WHAT YOU WILL DO - Take the records below and set down exactly the lines from the one with "O local onde" to the one with "Edição 492 - Especial", ends included; do not copy the pictures.

Dataset entries
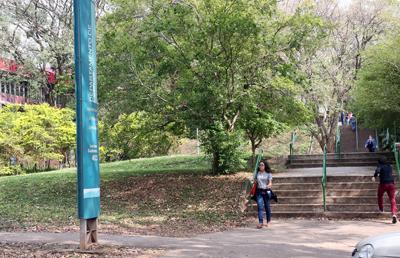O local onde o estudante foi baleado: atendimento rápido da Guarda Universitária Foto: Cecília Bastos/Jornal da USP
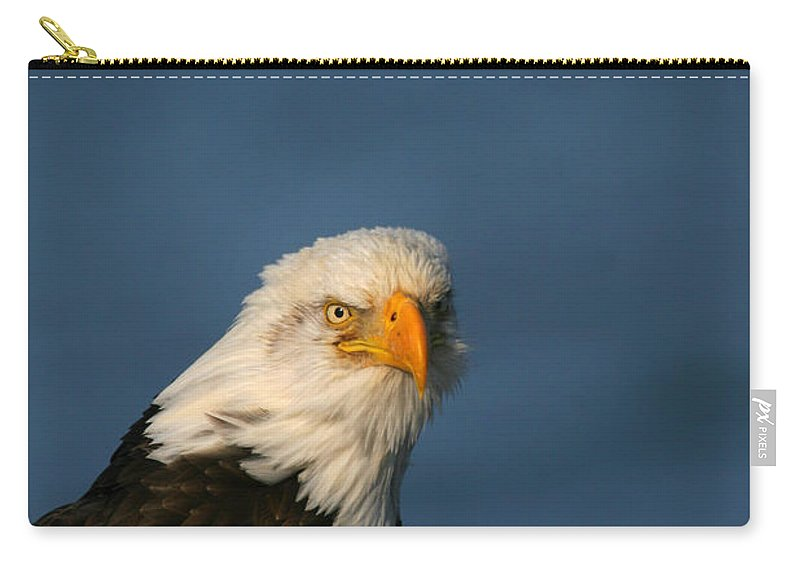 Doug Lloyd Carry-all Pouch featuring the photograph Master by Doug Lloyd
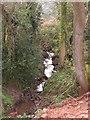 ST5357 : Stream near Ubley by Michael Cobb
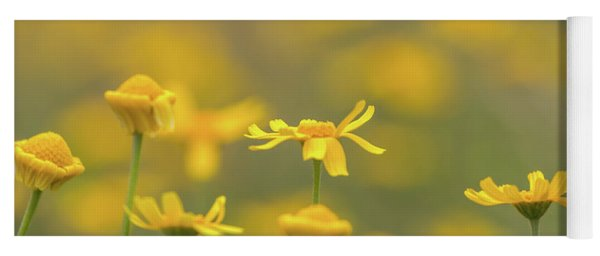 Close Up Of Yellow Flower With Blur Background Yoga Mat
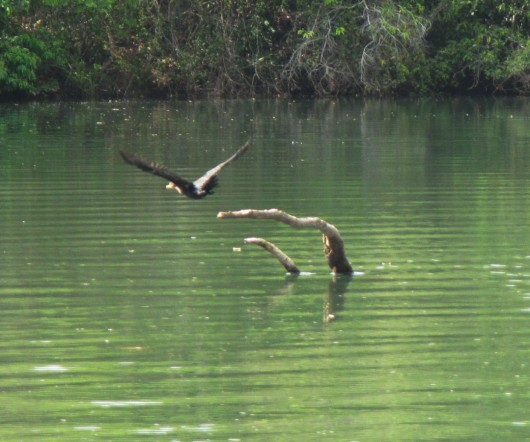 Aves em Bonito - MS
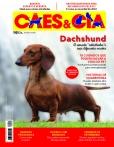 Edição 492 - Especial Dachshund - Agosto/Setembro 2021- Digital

* * *

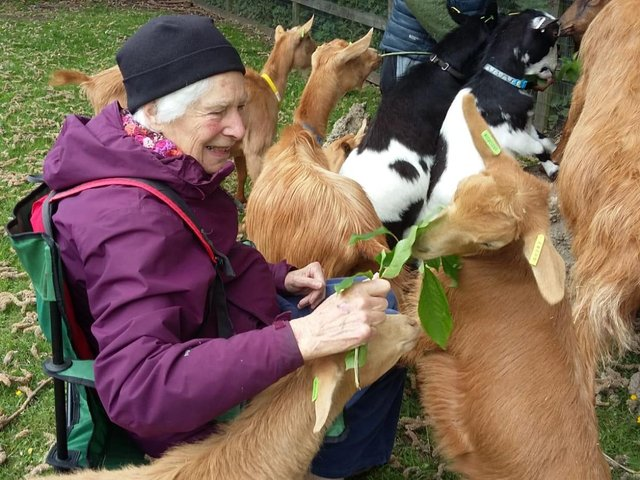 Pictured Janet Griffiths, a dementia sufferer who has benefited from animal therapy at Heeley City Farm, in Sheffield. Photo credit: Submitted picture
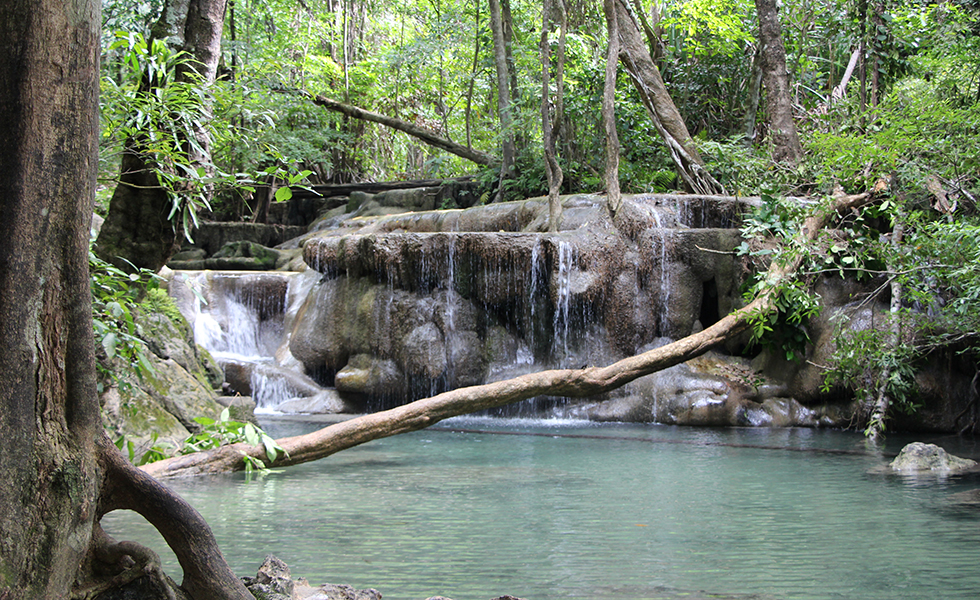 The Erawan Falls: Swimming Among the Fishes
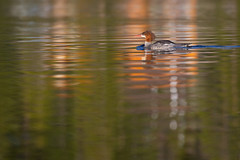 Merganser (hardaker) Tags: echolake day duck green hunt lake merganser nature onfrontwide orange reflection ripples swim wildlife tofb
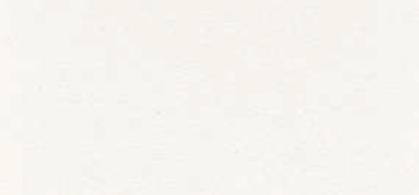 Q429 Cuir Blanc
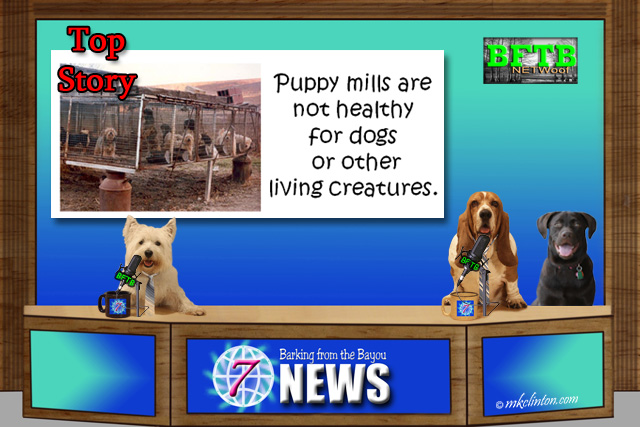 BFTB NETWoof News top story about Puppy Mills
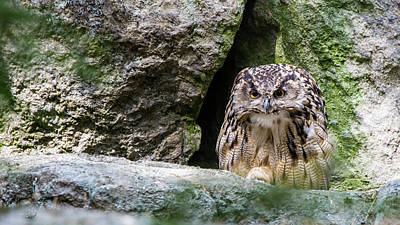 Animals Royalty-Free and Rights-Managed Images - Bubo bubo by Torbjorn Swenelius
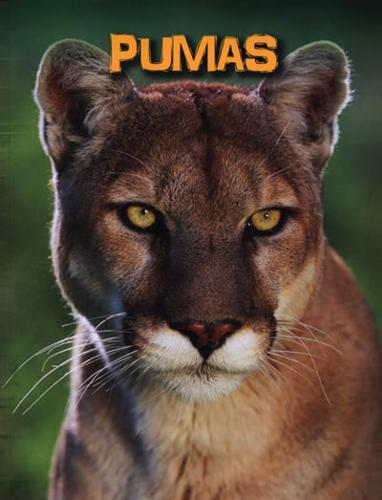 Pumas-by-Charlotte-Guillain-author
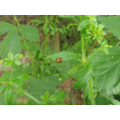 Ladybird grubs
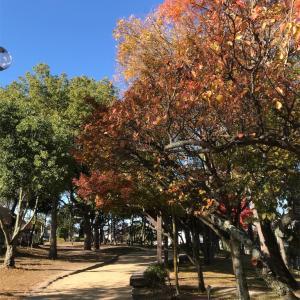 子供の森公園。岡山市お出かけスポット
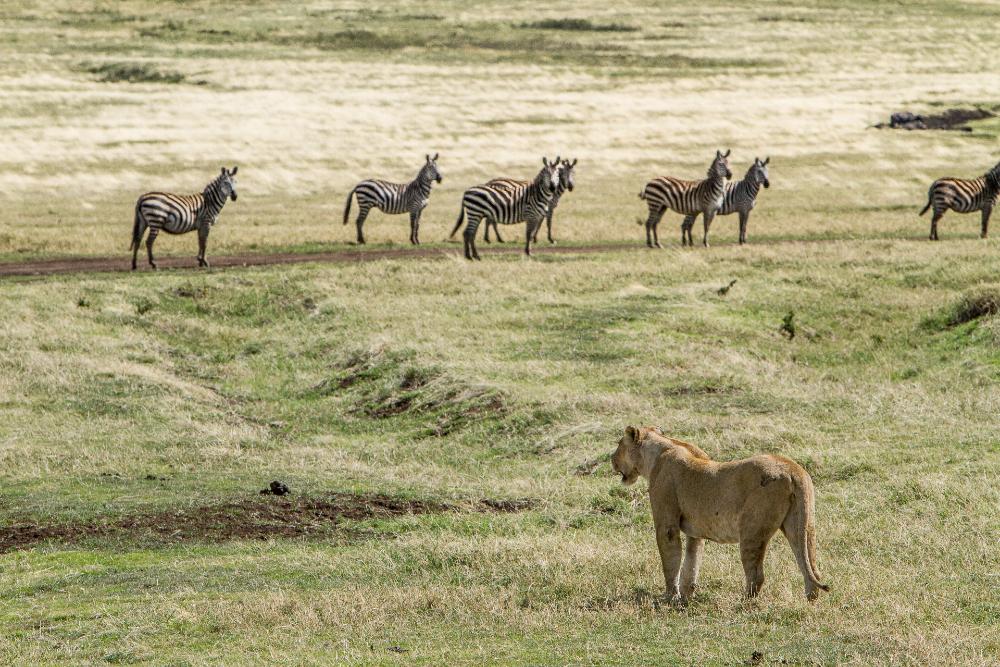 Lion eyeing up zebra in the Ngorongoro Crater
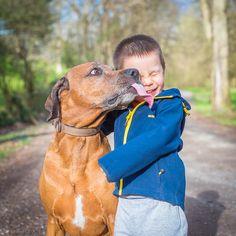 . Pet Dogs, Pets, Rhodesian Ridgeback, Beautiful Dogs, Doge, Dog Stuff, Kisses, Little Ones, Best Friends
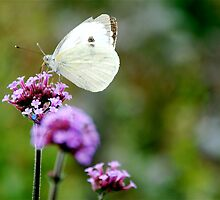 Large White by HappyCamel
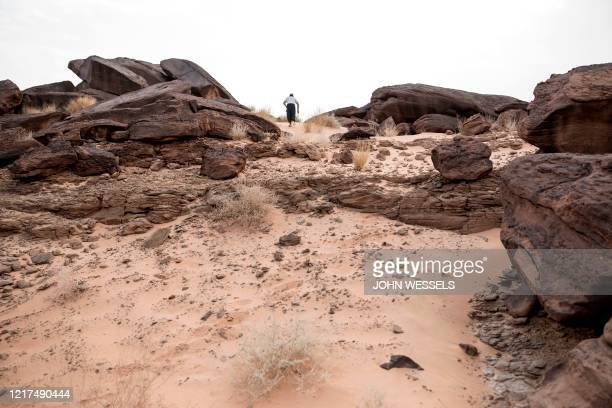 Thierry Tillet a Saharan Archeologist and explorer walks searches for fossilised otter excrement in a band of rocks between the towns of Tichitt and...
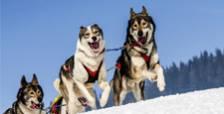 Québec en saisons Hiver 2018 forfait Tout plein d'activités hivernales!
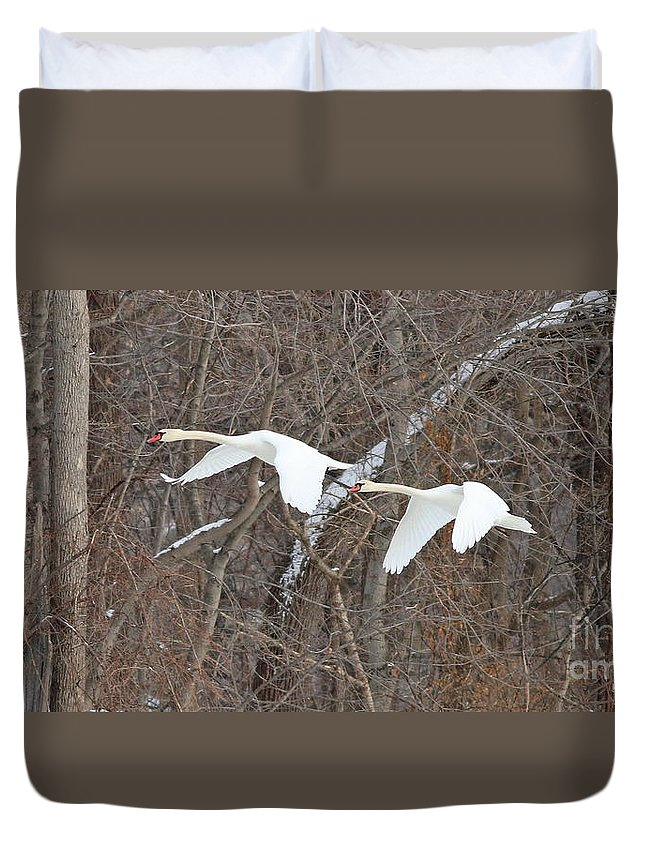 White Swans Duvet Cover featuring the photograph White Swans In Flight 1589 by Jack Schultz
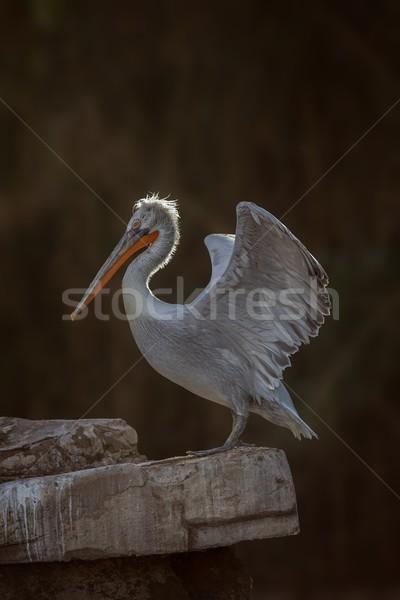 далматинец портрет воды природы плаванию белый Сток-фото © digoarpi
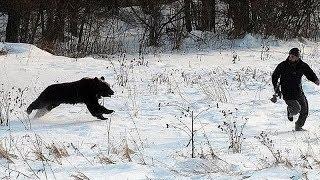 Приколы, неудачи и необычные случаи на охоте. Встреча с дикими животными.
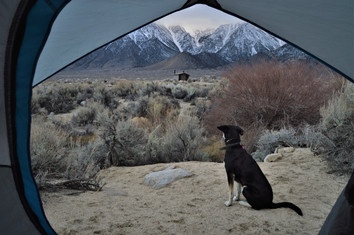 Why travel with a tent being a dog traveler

RESULT FOR THIS EXERCISE -
O local onde o estudante foi baleado: atendimento rápido da Guarda Universitária Foto: Cecília Bastos/Jornal da USP
 Doug Lloyd Carry-all Pouch featuring the photograph Master by Doug Lloyd
 ST5357 : Stream near Ubley by Michael Cobb
 Close Up Of Yellow Flower With Blur Background Yoga Mat
 Aves em Bonito - MS
 Edição 492 - Especial Dachshund - Agosto/Setembro 2021- Digital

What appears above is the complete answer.